== GOALS ==
A: Name every figure that the drawings description calls a block diagram.
B: Reproduce the stretch of the drawings description from "[0095] FIG. 10(b)" through "information extraction processing.", word for word.

== GIVEN TEXT ==
....

BRIEF DESCRIPTION OF THE DRAWINGS
[0085] FIG. 1 is a block diagram of an exemplary data distribution
system according to Embodiment 1 of the present invention.
[0086] FIG. 2 is a flowchart of an exemplary sending device of the
same.
[0087] FIG. 3 is a flowchart of an exemplary receiving device of
the same.
[0088] FIG. 4 is a block diagram of an exemplary data distribution
system according to Embodiment 2 of the present invention.
[0089] FIG. 5 is a flowchart of an exemplary sending device of the
same.
[0090] FIG. 6 is a block diagram of an exemplary data distribution
system according to Embodiment 3 of the present invention.
[0091] FIG. 7 is a flowchart of an exemplary sending device of the
same.
[0092] FIG. 8 is a view for illustrating a processing in the
sending device of the same.
[0093] FIG. 9 is a view for illustrating an exemplary decoding
processing in a receiving device of the same.
[0094] FIG. 10(a) is a view for illustrating decoded data in the
receiving device of the same.
[0095] FIG. 10(b) is a view for illustrating assembled data in the
receiving device of the same.
[0096] FIG. 10(c) is a view for illustrating an additional
information extraction processing.

....

== GIVEN RECORDS ==

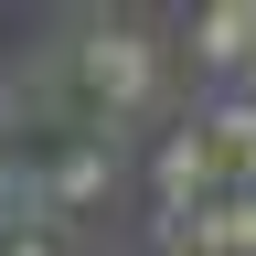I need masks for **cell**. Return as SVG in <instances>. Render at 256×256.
Segmentation results:
<instances>
[{"instance_id":"obj_1","label":"cell","mask_w":256,"mask_h":256,"mask_svg":"<svg viewBox=\"0 0 256 256\" xmlns=\"http://www.w3.org/2000/svg\"><path fill=\"white\" fill-rule=\"evenodd\" d=\"M75 86L96 96V118H139L150 96H160V54H150V32H139V22H86V43H75Z\"/></svg>"},{"instance_id":"obj_8","label":"cell","mask_w":256,"mask_h":256,"mask_svg":"<svg viewBox=\"0 0 256 256\" xmlns=\"http://www.w3.org/2000/svg\"><path fill=\"white\" fill-rule=\"evenodd\" d=\"M235 96H256V64H246V75H235Z\"/></svg>"},{"instance_id":"obj_9","label":"cell","mask_w":256,"mask_h":256,"mask_svg":"<svg viewBox=\"0 0 256 256\" xmlns=\"http://www.w3.org/2000/svg\"><path fill=\"white\" fill-rule=\"evenodd\" d=\"M160 256H182V246H160Z\"/></svg>"},{"instance_id":"obj_3","label":"cell","mask_w":256,"mask_h":256,"mask_svg":"<svg viewBox=\"0 0 256 256\" xmlns=\"http://www.w3.org/2000/svg\"><path fill=\"white\" fill-rule=\"evenodd\" d=\"M160 246H182V256H256V192H214L203 214L160 224Z\"/></svg>"},{"instance_id":"obj_6","label":"cell","mask_w":256,"mask_h":256,"mask_svg":"<svg viewBox=\"0 0 256 256\" xmlns=\"http://www.w3.org/2000/svg\"><path fill=\"white\" fill-rule=\"evenodd\" d=\"M107 182H118V160L75 139V150H64V160H54L43 182H32V203H43V214H54V203H96V192H107Z\"/></svg>"},{"instance_id":"obj_4","label":"cell","mask_w":256,"mask_h":256,"mask_svg":"<svg viewBox=\"0 0 256 256\" xmlns=\"http://www.w3.org/2000/svg\"><path fill=\"white\" fill-rule=\"evenodd\" d=\"M203 139H214V160H224V182H235V192H256V96H235V86H224L214 107H203Z\"/></svg>"},{"instance_id":"obj_7","label":"cell","mask_w":256,"mask_h":256,"mask_svg":"<svg viewBox=\"0 0 256 256\" xmlns=\"http://www.w3.org/2000/svg\"><path fill=\"white\" fill-rule=\"evenodd\" d=\"M0 256H54V235H43V224H22V235L0 246Z\"/></svg>"},{"instance_id":"obj_2","label":"cell","mask_w":256,"mask_h":256,"mask_svg":"<svg viewBox=\"0 0 256 256\" xmlns=\"http://www.w3.org/2000/svg\"><path fill=\"white\" fill-rule=\"evenodd\" d=\"M150 182H160V224H182V214H203L214 192H235L203 128H182V139H160V150H150Z\"/></svg>"},{"instance_id":"obj_5","label":"cell","mask_w":256,"mask_h":256,"mask_svg":"<svg viewBox=\"0 0 256 256\" xmlns=\"http://www.w3.org/2000/svg\"><path fill=\"white\" fill-rule=\"evenodd\" d=\"M192 54H203V64H235V75H246V64H256V0H214V11L192 22Z\"/></svg>"}]
</instances>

....

== SOLUTIONS BY TASK ==
A: FIG. 1, FIG. 4, FIG. 6

B:
[0095] FIG. 10(b) is a view for illustrating assembled data in the
receiving device of the same.
[0096] FIG. 10(c) is a view for illustrating an additional
information extraction processing.